Afterwards, I started watching some of the pundits talk about his performance. How he was more stoic than he was on the campaign trail. How he wisely tried to attract himself to the remaining Americans who still don't believe in him. How he was smart to make it clear that the change he's seeking hasn't ended with just one election victory. But what stuck out to me about Obama's speech was its parallels to history, its sense that this was an important moment.

I couldn't help but think of Kennedy's "Ask not what you can do" business when I heard this:

"Let us summon a new spirit of patriotism; of service and responsibility where each of us resolves to pitch in and work harder and look after not only ourselves, but each other.

and then when he quoted Lincoln himself:

As Lincoln said to a nation far more divided than ours, We are not enemies, but friends, though passion may have strained it must not break our bonds of affection.

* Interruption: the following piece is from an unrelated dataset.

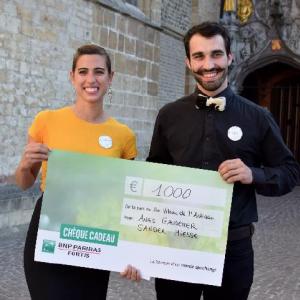 Anais Gaudemer et Sander Miesse. COUP DE COEUR DU JURY 2018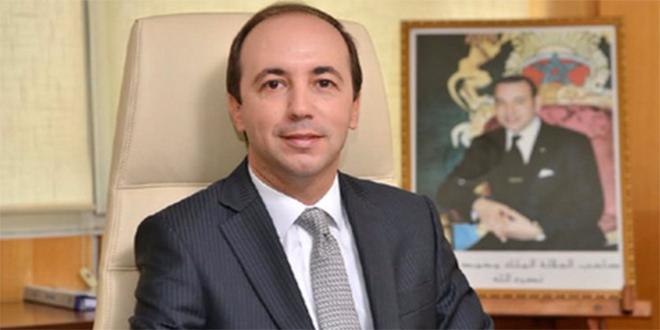 Ministère de la Santé: Le grand ménage d'Anas Doukkali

I think it's Obama's embrace of the urgency wrapping around our country that has drawn the nation to him. We're past the days of Bush lie after Bush lie about our stable footing. Whether Barack Obama is a man of his words remains to be seen, but the man sure as hell did a good job pulling the strings on our hopes and dreams.

Seriously, the streets of every major American city look like Brazil after a World Cup or something. When's the last time regular joe schmos had a spontaneous reaction like this? The 60's? All this talk of America's youth being in some kind of apathetic malaise were overblown, especially considering the ridiculous turnout numbers that are undoubtedly going to emerge in the coming weeks.

Basically what I'm trying to say after watching hours of poltical coverage is that I think Obama got the nation caring about itself again. We may not actually be involved in the process that affects our daily lives, but at least it seems as if people care enough to at least take interest in it again.

Above any other barriers that were broken during this grueling 21-month Presidential campaign, the crumbling of America's boredom with legitimate discourse and undertaking of the political process should be the lasting legacy of Obama's victory.